Splitting the pool would:
* slow down windows builds even further, due to significantly less parallelization
* make testing a new version on Try extremely time+effort prohibitive
* require significant amounts of lead time to switch compilers.  Think of the current amount of time, and then add hardware purchasing (including approval time), shipping, racking/imaging, creating a whole new machine type in puppet and buildbot-configs, and cross-team coordination on top of that.  We'd also have to make sure to change which pool each branch builds on during every merge day, which is not as seamless as riding the trains via code merges.

Specifying via mozconfig allows us to skip all of that.
I thought you could define environment variables in buildbot/mozharness jobs. Why are you throwing out splitting the pool as the alternative here?
Changing bug summary to not imply a specific solution, as there are many on the table.
Summary: mozconfig env vars are only used in configure → Automation needs custom environment variables set during make
aki, can you confirm that the 'make' process that was breaking is not using client.mk? There seem to be 3 different places the environment variables from mozconfig can be used:

1) During configure
2) During a make using client.mk
3) During a subdirectory make (not using client.mk)

If the mozconfig file has:

export INCLUDE=...

Then we get INCLUDE in part 1, but not 2 or 3. When we chatted in IRC, I thought this is what was going on, but I was mistaken. I missed some crucial lines in the rest of the mozconfig.

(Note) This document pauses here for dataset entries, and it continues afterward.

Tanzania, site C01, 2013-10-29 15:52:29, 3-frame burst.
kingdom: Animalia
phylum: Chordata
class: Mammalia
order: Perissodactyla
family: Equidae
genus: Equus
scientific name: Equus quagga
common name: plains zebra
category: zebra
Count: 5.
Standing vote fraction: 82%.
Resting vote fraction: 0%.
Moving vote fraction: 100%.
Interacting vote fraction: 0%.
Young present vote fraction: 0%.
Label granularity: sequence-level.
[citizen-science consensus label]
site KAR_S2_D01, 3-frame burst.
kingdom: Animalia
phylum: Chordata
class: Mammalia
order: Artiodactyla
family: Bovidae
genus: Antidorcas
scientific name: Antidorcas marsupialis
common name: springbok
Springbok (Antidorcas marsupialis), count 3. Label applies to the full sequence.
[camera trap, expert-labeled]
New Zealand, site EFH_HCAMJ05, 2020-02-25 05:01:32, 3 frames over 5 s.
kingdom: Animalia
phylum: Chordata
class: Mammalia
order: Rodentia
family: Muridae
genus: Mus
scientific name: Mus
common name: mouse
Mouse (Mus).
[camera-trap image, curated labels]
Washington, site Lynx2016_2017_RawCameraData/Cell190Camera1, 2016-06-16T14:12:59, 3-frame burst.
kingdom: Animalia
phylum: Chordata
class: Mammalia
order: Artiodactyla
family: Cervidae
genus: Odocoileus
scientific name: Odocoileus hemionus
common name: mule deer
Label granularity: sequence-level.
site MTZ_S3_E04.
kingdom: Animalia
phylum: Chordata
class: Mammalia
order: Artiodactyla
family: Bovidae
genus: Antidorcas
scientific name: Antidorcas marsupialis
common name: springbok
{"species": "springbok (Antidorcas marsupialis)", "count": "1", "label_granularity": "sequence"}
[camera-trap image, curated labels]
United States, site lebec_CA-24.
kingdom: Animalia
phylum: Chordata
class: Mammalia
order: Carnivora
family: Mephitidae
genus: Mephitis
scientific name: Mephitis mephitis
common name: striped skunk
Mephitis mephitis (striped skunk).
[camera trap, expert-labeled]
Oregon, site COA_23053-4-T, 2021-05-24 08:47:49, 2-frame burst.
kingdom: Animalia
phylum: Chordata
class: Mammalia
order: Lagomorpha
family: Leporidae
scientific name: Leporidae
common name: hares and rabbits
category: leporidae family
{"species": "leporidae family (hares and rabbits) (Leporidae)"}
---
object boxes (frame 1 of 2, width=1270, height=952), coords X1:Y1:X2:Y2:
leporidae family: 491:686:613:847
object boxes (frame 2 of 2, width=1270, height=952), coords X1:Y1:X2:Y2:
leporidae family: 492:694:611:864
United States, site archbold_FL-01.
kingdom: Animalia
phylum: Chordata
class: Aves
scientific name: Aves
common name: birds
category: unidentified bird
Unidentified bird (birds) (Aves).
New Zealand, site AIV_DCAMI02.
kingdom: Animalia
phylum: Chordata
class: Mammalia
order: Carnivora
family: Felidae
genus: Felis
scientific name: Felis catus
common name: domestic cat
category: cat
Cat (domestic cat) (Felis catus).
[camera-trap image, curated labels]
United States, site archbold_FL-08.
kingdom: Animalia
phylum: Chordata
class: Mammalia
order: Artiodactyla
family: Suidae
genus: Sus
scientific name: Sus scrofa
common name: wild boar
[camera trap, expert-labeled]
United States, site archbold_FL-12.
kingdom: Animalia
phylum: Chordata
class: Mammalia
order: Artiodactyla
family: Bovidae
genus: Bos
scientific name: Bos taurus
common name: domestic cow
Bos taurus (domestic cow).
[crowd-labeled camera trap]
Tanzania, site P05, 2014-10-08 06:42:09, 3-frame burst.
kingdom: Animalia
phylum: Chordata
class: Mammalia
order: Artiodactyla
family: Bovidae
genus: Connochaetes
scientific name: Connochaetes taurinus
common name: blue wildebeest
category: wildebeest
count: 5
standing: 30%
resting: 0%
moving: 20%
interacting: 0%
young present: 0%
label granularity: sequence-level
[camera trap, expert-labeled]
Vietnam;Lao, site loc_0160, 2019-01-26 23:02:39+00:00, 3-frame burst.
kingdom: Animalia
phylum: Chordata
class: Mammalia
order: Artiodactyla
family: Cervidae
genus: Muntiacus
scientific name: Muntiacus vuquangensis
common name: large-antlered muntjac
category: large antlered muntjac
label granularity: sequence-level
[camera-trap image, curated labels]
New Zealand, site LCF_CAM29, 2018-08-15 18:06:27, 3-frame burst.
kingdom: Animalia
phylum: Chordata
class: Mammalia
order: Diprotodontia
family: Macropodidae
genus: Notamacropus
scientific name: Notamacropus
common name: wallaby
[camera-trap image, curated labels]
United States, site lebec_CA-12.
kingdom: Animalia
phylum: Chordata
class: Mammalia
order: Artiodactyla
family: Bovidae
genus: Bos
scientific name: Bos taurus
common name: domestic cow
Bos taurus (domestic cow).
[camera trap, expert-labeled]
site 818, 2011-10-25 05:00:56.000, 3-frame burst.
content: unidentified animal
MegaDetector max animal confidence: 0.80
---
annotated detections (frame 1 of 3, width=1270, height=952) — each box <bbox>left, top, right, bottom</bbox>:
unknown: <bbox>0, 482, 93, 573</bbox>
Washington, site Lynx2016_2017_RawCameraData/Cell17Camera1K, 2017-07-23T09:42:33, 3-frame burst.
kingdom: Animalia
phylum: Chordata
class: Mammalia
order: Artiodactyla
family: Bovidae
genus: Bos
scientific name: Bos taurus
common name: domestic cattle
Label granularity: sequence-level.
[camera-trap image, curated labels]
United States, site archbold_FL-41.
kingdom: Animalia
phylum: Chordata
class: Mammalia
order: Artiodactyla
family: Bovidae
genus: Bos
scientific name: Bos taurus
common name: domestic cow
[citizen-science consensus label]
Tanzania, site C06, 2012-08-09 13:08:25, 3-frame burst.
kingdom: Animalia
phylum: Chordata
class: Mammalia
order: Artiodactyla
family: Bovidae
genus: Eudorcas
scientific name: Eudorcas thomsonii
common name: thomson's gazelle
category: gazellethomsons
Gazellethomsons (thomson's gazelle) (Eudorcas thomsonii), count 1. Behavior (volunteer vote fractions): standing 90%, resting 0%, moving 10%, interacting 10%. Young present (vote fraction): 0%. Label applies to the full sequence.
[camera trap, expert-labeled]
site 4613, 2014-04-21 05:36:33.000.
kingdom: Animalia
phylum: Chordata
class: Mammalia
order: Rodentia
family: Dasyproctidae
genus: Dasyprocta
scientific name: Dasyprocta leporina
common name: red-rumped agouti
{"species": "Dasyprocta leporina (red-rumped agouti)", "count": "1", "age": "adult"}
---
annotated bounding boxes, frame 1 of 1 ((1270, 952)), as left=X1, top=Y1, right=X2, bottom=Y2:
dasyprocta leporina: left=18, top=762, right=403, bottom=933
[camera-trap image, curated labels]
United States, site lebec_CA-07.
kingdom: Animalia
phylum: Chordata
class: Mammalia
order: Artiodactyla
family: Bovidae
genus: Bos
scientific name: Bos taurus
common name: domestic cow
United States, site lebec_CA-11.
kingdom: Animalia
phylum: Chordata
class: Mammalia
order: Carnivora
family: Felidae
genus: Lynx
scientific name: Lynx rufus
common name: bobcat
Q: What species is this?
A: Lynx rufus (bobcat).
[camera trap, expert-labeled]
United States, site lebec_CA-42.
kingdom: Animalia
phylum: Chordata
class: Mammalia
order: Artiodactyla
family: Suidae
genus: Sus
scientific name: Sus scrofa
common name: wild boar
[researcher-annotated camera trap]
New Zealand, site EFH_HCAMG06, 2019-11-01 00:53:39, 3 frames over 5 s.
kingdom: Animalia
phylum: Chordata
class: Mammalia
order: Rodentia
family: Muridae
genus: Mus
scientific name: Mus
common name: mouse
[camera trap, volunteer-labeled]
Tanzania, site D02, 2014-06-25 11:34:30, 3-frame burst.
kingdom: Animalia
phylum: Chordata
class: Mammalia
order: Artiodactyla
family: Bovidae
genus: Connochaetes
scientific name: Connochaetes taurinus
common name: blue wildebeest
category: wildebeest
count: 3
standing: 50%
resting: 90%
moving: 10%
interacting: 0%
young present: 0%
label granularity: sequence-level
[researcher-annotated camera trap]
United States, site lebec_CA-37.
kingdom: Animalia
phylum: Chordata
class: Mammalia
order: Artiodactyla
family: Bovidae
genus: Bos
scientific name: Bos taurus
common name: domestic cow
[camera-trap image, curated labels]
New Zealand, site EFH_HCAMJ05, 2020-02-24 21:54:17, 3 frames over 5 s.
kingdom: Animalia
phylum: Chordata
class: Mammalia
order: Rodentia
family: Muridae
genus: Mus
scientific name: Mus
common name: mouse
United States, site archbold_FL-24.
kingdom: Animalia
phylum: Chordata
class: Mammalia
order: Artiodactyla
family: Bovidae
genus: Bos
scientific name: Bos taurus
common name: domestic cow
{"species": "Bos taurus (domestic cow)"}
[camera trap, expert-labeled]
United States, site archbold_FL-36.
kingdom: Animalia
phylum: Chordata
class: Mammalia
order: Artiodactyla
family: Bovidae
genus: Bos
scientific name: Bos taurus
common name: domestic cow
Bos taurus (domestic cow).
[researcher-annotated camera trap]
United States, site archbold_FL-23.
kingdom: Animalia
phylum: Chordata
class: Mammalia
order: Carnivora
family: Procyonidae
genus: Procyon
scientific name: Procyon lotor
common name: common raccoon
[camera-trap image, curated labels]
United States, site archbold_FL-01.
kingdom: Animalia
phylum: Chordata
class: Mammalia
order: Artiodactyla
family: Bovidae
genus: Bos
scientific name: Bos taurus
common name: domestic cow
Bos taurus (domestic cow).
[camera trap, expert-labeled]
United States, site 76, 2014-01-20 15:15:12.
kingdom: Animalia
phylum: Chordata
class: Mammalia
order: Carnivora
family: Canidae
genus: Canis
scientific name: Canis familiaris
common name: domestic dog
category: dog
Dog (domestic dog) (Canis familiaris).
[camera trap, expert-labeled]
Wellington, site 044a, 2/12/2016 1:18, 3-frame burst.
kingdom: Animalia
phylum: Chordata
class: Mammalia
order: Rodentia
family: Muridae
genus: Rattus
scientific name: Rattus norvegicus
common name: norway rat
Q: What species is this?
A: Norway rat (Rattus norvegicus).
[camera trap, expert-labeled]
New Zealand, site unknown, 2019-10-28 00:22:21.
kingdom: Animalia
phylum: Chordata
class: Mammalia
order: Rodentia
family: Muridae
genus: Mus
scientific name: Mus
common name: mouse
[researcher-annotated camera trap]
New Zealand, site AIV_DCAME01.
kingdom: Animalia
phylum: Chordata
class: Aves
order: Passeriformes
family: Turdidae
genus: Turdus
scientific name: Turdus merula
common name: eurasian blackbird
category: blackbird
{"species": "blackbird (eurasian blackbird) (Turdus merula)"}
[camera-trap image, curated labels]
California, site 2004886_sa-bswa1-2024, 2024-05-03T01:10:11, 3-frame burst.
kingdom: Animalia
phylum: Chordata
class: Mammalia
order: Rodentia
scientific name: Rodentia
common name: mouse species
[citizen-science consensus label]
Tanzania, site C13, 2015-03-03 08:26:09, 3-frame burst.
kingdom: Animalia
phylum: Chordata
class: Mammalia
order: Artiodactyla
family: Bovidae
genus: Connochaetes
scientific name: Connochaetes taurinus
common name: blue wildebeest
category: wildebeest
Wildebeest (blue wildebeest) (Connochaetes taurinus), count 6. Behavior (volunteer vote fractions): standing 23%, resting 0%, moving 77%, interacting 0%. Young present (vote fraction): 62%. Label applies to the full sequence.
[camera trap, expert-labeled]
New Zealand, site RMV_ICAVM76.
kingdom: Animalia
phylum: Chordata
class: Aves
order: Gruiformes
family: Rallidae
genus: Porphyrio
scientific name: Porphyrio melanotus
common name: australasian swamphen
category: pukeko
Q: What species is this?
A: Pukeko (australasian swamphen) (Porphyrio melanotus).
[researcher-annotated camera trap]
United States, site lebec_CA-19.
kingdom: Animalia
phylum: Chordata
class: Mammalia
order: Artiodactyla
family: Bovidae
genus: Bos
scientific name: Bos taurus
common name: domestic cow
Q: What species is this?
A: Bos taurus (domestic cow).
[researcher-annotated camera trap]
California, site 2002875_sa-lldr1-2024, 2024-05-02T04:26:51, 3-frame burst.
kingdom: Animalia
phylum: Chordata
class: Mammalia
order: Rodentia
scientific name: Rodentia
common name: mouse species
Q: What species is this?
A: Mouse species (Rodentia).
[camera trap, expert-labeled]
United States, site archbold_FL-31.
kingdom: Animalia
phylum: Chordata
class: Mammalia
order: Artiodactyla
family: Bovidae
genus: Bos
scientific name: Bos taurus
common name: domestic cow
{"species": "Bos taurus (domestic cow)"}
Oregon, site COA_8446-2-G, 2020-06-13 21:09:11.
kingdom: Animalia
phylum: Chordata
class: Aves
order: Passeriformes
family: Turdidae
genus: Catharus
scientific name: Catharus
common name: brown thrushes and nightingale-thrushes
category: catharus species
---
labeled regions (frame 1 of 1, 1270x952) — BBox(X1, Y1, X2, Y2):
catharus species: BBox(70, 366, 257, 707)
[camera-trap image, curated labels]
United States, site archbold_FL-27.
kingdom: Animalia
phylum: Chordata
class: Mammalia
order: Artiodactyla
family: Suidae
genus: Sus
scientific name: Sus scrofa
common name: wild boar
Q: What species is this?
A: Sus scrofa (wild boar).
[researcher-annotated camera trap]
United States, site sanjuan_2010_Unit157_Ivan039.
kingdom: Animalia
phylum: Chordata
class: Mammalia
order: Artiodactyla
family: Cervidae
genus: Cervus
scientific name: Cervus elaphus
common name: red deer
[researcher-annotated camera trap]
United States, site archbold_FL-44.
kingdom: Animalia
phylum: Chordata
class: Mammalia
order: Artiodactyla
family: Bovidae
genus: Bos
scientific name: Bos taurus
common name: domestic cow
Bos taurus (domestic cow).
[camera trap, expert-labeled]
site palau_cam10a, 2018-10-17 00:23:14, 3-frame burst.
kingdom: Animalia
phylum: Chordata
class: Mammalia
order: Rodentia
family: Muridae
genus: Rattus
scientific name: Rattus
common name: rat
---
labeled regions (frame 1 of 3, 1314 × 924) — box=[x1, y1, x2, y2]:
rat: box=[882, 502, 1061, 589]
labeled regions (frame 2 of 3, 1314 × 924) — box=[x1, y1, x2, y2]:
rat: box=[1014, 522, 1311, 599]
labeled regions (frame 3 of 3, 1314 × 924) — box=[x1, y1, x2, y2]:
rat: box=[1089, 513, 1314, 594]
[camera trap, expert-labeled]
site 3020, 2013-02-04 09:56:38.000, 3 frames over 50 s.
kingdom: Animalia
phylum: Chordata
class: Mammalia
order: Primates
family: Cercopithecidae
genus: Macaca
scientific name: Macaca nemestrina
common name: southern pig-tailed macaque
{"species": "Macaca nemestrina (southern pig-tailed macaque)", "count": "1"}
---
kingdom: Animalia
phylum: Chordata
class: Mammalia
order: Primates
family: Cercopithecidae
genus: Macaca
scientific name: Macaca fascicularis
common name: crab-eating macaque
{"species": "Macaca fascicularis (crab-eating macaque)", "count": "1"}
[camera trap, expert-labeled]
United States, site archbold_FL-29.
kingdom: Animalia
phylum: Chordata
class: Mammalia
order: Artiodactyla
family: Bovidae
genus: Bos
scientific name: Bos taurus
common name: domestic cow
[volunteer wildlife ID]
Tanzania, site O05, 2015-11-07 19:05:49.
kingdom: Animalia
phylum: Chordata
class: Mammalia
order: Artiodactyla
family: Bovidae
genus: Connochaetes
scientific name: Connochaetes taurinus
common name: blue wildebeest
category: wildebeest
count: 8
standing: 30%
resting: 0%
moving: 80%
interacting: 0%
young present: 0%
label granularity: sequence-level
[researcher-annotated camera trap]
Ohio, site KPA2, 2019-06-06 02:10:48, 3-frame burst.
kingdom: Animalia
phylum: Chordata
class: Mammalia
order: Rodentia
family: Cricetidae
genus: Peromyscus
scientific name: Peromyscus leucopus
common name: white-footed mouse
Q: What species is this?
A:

The build/win32/mozconfig.vs2010 also does the equivalent of:

mk_add_options "export INCLUDE=..."

(via mk_export_correct_style() in mozconfig.vs2010-common). With this, we get INCLUDE in part 1 and 2, but not 3. So if your build is doing a sub-make, it would not be getting the export, since that only gets included from client.mk.

I believe we can address this case by adding a check in rules.mk, and pulling in mozconfig if it hasn't already been handled by client.mk

Or, we can use AC_SUBST(INCLUDE) in configure.in, along with explicit 'export INCLUDE' lines in rules.mk to white-list specific environment variables to be passed along. If we do that, I would think we'd want to remove the mozconfig->client.mk importing step. I'm missing some historical context here on how mozconfig is normally used & supposed to interact with make, though, so that might not be a good idea.
Flags: needinfo?(aki)
Attached patch config-environment.patch (obsolete) — Splinter Review
Ted, does this look like a sane approach? The logic is just straight copied from client.mk (with TOPSRCDIR -> topsrcdir), and works to get environment variables imported from mozconfig using 'mk_add_options "export FOO=bar"' even in a subdirectory build (case 3).
Attachment #787809 - Flags: feedback?(ted)
(In reply to Michael Shal [:mshal] from comment #3)
> aki, can you confirm that the 'make' process that was breaking is not using
> client.mk? There seem to be 3 different places the environment variables
> from mozconfig can be used:
> 
> 1) During configure
> 2) During a make using client.mk
> 3) During a subdirectory make (not using client.mk)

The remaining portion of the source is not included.